** Given instruction **
Continue the passage on ethanol production by sugar mills, picking up after its final sentence.

A few weeks ago, the Centre, for its part, decided to give loans amounting to about Rs 44 billion at subsidised interest rates to sugar mills to set up new distilleries and upgrade their existing distilleries.  It remains to be seen how many of the 140 sugar mills, which have distilleries attached to them, opt for this..


The second point of contention is the price fixed for ethanol produced from B-heavy molasses and directly from sugarcane juice.


A section of the industry feels that 1 tonne of sugar diverted usually leads to producing 600 litres of ethanol.


As B-heavy molasses have some amount of sugar left in them, to compensate for the loss of revenue from sugar, ethanol produced from them should be priced 1.5-1.6 times the cost of producing sugar.

(Spatial reasoning entries)
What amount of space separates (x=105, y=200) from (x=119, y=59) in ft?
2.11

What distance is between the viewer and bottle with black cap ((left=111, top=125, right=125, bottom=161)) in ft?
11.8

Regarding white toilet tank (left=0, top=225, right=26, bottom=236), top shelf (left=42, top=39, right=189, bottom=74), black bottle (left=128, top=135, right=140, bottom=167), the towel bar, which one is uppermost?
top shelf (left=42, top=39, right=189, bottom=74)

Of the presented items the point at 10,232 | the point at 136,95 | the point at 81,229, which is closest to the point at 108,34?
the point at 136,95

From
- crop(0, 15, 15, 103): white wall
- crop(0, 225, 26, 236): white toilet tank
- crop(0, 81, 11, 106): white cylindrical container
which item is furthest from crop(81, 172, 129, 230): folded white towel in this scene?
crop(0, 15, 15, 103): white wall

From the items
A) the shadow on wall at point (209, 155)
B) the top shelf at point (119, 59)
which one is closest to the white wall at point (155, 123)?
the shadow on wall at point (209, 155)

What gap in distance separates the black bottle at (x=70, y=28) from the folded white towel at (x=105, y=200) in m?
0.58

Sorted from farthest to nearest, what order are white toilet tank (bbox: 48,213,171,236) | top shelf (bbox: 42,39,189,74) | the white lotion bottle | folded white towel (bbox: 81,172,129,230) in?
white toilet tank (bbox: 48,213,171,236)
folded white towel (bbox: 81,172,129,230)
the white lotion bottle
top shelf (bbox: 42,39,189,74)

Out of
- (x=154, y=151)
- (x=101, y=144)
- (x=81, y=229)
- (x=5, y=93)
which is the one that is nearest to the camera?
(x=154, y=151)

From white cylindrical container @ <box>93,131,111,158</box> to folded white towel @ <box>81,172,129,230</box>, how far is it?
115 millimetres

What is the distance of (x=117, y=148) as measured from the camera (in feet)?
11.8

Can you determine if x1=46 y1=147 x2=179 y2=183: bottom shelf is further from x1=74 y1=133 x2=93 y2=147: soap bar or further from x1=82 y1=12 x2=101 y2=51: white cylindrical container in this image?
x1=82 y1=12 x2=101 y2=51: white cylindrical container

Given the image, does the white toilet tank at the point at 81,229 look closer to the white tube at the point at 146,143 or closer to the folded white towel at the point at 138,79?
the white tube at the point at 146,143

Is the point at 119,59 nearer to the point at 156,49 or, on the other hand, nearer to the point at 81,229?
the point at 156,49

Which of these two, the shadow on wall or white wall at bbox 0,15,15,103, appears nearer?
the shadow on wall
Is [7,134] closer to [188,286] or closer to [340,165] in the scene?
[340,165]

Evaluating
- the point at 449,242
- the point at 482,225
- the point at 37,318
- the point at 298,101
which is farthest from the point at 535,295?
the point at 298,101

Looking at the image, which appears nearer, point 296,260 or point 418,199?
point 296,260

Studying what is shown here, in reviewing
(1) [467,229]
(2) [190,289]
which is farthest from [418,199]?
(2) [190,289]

** Output **
With the price of ex-mill sugar hovering around Rs 35 a kg, the price of ethanol produced from B-heavy molasses, which have some amount of sugar left in them, should ideally be around Rs 52-53 a litre.


The Centre on Wednesday fixed a procurement price of Rs 47.49 per litre for Oil Marketing Companies for purchasing ethanol produced from B-heavy molasses and sugarcane juice.


However, going forward, it might revise the price if mills convert en masse in producing ethanol from intermediary molasses or B-heavy molasses and directly from sugarcane juice.